- [Belge]
TEMYİZ EDEN (DAVALI) : Ticaret Bakanlığı
KARŞI TARAF (DAVACI) : …
VEKİLİ : …
İSTEMİN KONUSU : … İdare Mahkemesi’nin … tarih ve E:…, K:… sayılı kararının temyizen incelenerek bozulması istenilmektedir.

YARGILAMA SÜRECİ :
Dava konusu istem: Davacı tarafından, davalı idarece ihale yolu ile satışa çıkarılan aracın ihale şartnamesinde belirtilen şartları taşımadığı ileri sürülerek yapılan ihale ve satış işleminin iptali ile bu işlem nedeniyle uğranıldığı belirtilen … TL zararın … tarihinden itibaren işleyecek yasal faiziyle birlikte tazmini istenilmiştir.

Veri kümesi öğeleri
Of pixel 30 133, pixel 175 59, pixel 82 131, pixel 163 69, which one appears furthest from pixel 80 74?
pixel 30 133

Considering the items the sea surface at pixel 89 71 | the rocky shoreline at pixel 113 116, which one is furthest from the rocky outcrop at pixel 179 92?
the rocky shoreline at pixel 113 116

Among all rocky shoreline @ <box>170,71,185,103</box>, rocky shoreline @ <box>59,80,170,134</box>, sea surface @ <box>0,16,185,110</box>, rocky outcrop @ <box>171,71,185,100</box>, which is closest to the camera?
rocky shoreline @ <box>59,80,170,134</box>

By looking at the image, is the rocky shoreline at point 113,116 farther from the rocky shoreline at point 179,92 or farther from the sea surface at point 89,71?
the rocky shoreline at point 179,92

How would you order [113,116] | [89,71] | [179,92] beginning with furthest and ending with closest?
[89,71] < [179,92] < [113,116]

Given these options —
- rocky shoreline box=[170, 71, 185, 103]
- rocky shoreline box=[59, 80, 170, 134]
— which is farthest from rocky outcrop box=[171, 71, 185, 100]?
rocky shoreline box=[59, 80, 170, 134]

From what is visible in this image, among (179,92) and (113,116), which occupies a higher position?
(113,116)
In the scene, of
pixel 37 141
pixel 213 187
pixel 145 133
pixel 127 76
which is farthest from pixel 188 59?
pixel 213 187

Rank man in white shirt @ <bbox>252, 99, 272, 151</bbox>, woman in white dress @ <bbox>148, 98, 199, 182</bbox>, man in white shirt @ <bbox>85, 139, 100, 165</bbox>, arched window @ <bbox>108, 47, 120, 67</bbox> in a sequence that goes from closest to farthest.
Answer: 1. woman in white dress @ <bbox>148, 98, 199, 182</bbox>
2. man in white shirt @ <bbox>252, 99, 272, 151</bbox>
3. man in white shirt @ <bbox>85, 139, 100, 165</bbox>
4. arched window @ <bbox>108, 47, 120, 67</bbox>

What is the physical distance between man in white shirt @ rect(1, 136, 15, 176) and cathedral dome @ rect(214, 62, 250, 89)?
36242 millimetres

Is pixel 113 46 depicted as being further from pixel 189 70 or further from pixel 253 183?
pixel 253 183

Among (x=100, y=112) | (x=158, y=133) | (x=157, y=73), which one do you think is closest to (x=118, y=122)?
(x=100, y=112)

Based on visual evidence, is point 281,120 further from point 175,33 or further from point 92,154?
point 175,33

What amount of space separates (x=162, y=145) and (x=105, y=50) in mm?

- [Görev Ayrıntıları] Belgeden "TEMYİZ EDEN (DAVALI)" ile "incelenerek bozulması istenilmektedir." arasındaki kısmı, bu iki ifade de dahil olmak üzere hiçbir değişiklik yapmadan yazın.

- [Yanıt]
TEMYİZ EDEN (DAVALI) : Ticaret Bakanlığı
KARŞI TARAF (DAVACI) : …
VEKİLİ : …
İSTEMİN KONUSU : … İdare Mahkemesi’nin … tarih ve E:…, K:… sayılı kararının temyizen incelenerek bozulması istenilmektedir.